** BEGIN DATA ENTRIES **
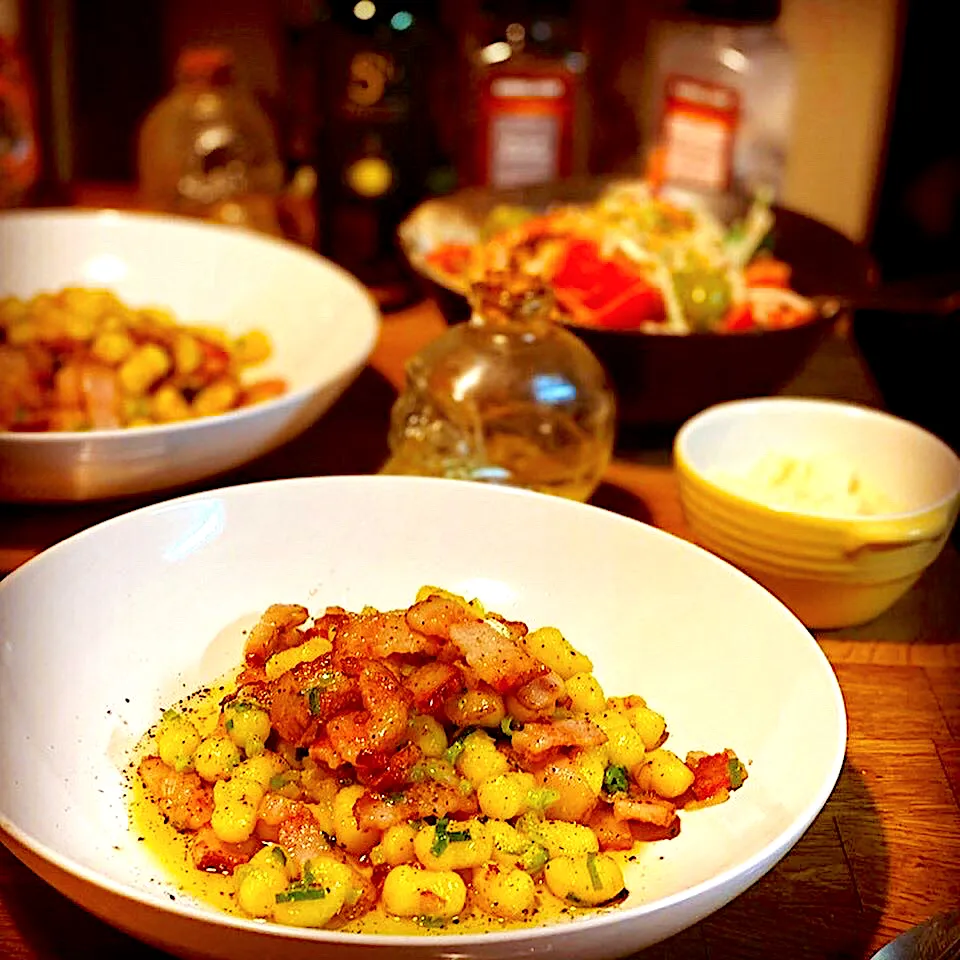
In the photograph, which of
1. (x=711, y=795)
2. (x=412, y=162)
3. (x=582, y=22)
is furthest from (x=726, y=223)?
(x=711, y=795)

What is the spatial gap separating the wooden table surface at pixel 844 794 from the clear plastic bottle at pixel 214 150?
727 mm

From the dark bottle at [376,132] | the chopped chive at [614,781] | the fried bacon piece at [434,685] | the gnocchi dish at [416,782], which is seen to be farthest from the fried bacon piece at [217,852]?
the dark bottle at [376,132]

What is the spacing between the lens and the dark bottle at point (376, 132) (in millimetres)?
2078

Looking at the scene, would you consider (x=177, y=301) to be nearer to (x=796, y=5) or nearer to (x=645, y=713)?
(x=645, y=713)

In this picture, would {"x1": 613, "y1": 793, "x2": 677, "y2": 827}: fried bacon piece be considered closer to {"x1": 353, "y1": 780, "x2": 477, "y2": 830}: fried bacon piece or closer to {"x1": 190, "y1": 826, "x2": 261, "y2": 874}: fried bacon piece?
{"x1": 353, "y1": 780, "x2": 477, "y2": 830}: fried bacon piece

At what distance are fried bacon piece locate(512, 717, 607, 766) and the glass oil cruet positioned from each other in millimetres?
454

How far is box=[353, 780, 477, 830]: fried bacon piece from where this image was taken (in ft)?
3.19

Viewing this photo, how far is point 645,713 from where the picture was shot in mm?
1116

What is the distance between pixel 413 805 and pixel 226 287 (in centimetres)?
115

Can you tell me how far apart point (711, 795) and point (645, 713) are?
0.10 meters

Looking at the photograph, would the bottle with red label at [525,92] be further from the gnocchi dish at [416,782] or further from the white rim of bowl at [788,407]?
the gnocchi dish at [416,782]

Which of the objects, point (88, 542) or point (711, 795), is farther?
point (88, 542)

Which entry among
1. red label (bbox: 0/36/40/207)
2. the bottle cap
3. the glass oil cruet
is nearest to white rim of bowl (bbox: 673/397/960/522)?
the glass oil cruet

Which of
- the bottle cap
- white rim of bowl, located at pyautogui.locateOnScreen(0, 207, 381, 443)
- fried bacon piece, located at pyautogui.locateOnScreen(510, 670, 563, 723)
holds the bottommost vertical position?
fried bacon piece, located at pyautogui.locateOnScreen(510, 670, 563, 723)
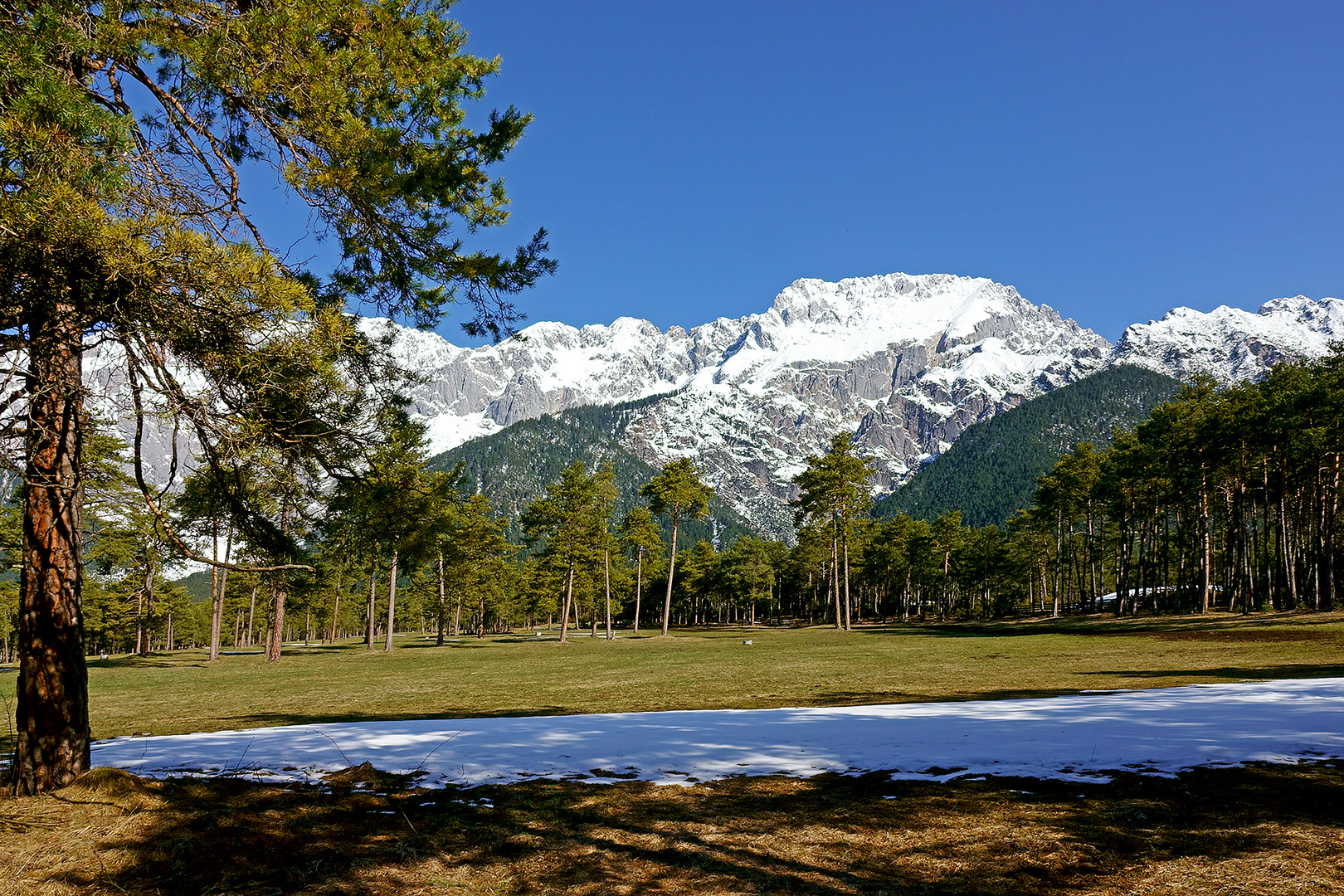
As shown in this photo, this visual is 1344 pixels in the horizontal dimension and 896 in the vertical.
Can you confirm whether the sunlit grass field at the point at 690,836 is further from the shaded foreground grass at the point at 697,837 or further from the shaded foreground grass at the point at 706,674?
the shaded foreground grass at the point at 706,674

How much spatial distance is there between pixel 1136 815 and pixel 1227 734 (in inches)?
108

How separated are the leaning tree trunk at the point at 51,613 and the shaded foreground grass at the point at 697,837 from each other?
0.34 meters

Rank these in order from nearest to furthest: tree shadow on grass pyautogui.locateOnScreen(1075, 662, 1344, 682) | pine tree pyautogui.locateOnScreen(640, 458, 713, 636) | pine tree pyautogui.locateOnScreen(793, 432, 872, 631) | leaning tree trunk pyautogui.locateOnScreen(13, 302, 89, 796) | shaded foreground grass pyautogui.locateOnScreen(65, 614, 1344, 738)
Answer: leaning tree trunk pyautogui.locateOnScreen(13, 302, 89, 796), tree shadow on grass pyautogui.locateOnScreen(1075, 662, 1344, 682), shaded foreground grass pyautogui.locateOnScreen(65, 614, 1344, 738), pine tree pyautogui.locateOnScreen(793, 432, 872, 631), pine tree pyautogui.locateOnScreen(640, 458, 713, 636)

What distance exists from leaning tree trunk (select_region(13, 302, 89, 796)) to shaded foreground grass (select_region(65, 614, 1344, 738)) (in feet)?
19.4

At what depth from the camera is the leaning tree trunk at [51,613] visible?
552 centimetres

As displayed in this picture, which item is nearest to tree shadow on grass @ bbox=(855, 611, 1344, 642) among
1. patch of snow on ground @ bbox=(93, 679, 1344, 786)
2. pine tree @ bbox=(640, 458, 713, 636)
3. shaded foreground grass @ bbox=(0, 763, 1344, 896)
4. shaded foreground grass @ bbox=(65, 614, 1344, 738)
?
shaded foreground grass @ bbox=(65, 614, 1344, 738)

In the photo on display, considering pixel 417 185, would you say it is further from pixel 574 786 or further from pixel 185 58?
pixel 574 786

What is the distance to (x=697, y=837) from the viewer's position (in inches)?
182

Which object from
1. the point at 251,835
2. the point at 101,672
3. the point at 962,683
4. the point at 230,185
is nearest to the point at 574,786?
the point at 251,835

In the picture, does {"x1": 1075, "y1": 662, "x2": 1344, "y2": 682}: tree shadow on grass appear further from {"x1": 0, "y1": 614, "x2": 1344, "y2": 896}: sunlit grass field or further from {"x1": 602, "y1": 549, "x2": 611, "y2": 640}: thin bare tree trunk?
** END DATA ENTRIES **
** BEGIN DATA ENTRIES **
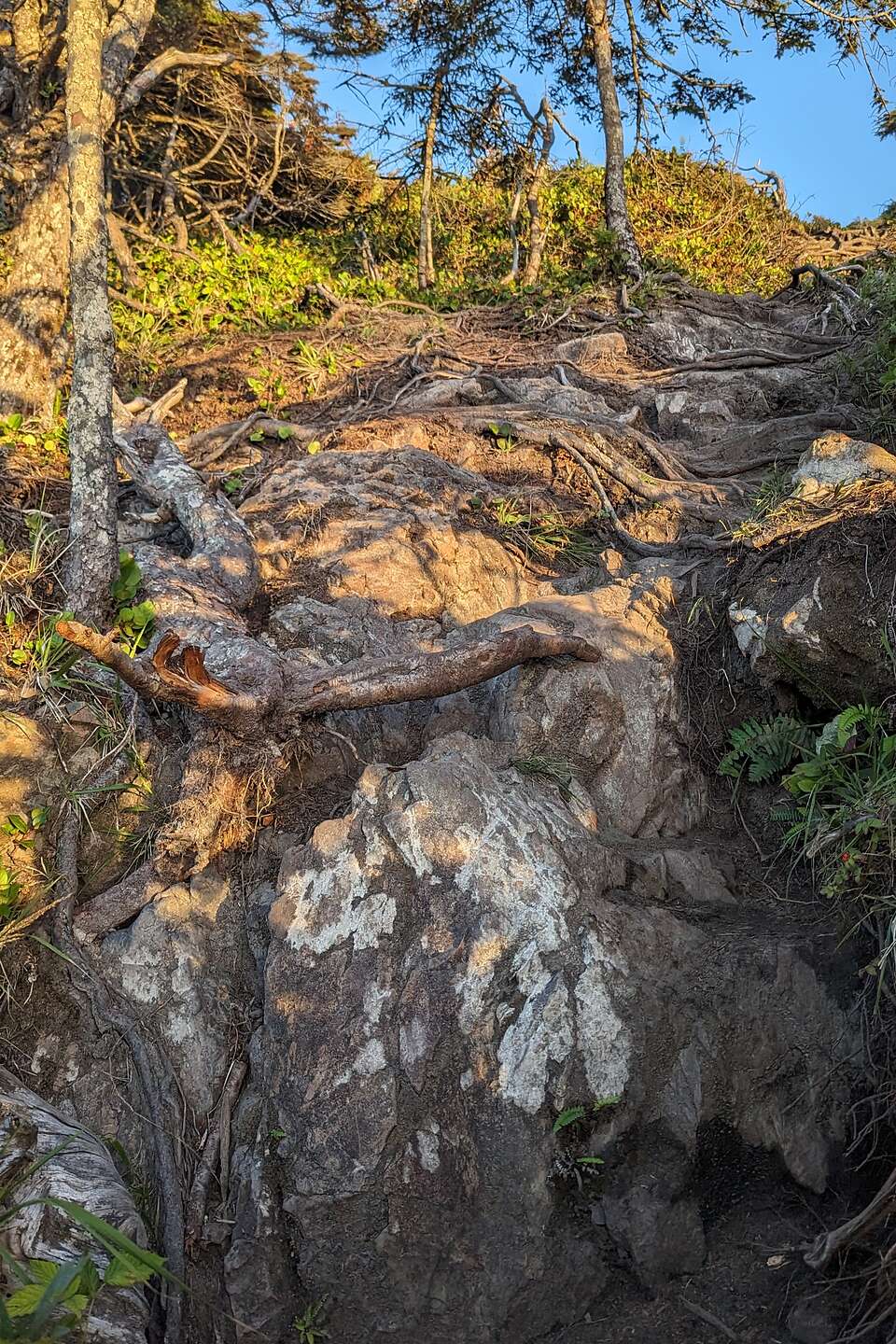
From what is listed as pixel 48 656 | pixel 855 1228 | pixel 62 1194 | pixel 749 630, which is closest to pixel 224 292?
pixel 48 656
** END DATA ENTRIES **
** BEGIN DATA ENTRIES **
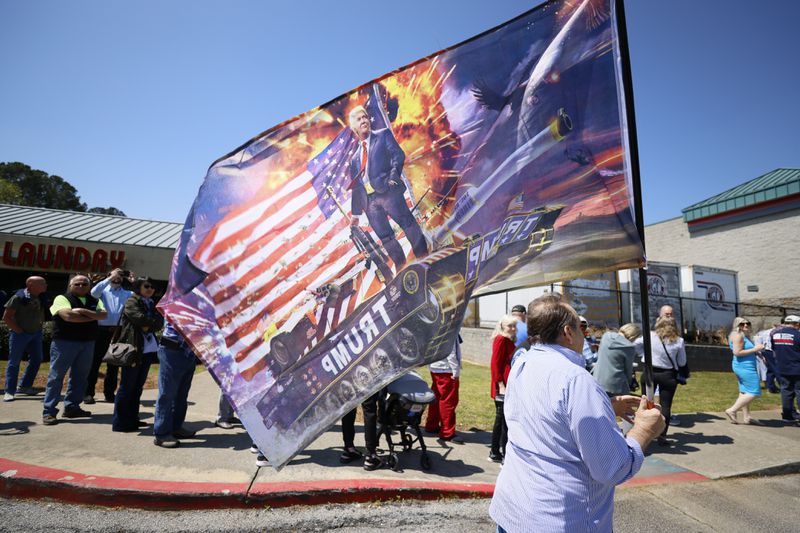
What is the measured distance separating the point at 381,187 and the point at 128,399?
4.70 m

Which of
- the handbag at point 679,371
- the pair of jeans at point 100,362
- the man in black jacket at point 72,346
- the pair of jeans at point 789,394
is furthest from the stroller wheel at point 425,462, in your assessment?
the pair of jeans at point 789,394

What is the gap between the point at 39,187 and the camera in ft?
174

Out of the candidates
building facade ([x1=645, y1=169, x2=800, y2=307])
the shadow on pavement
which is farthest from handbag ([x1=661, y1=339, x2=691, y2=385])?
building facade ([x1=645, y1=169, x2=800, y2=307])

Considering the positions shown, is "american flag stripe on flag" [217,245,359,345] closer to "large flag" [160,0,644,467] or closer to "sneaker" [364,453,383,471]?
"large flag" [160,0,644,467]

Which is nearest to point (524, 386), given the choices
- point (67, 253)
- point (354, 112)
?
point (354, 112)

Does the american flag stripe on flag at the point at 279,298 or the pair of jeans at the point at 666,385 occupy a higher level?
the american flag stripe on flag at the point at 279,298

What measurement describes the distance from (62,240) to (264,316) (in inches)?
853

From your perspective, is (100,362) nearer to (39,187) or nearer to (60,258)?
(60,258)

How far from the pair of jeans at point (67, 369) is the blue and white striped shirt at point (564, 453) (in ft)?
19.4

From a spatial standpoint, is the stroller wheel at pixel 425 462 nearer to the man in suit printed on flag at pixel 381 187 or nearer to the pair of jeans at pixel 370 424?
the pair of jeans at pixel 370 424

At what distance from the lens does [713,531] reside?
** END DATA ENTRIES **
§ INSTRUCTION:
Update the items starting at the line containing "From a spatial" and ending at the line containing "At what distance from" by changing "lens" to "camera", and reproduce those lines with nothing else altered.

§ RESULT BELOW:
From a spatial standpoint, is the stroller wheel at pixel 425 462 nearer to the man in suit printed on flag at pixel 381 187 or nearer to the pair of jeans at pixel 370 424?
the pair of jeans at pixel 370 424

At what distance from the camera does [713,531] reside?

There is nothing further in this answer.